The tower was built between 1460 and 1500 by a consortium of local benefactors who had their names inscribed in stone at the base of the tower and whose wills show them to be closely related - as one would expect in such a small community. Here, thanks to detailed notes on the church courtesy of John Fitch M. A. aided by Mr. Peter Rattlesden the inscriptions are brought to life:

"On the North face of the Tower are three carved panels: (left to right) the crowned M monogram of the Virgin Mary; the HIS (Jesus) monogram in a twisted wreath with a "fleur de lis" in each corner and in the third panel what appear to be the letters IS and IR with, between them the emblem of priesthood (a chalice and Host) in the top half and on the lower the letters P.D.".

On the west face four panels; (left to right) the interwined letters ST (Sancta Trinitas?); John Watt; John Reeve; the Agnus Dei emblem. On the South side are four names which, worn though they are, Mr Rattlesden plausibly deciphers as Sir John Dowham, Margaret Reve, Jafrey Skytte and William Toller."

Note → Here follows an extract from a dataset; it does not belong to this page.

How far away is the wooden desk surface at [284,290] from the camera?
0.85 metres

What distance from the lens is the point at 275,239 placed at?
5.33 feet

Leaving out some unexplained initials on the North side the six individual names on the tower all made or are mentioned in Wills between 1463 and 1504.

The final unsolved problem in the history of this little church is inside. On the South wall high up opposite the pulpit is an arch containing examples of mediaeval scroll painting but which bears relation to nothing else in church. This can be seen in the picture below and, if one downloads the Ipix Viewer, insitu.

Internal Furnishings
Within are a 13th or 14th century font and an early 14th century screen, crude and heavy in design but with a curious roughly cut double arch in one panel of the dado, possibly a primitive confessional. The altar cross, candlesticks and the processional cross all in wood are modern and made by a local forester. There are some fragments of mediaeval glass in the South chancel window but otherwise all the stained glass is Victorian, the best of which are three charming lancet windows on the North side representing Faith Hope and Charity. On the South wall of the chancel there is a window by Harcourt Doyle (1952) depicting St. Francis amid Breckland flora and fauna - note the kingfisher.

The memorials relate to the various landowners and their families connected with the village, nobably the Wright's from the 17th and 18th centuries, through the Cadogans to the last 'squire', Colonel Edward Mackenzie who died in1929. Outside in the graveyard, near the gate is to be found the remains of a mediaeval churchyard cross, from the time when a single cross or crucifix commemorated all souls.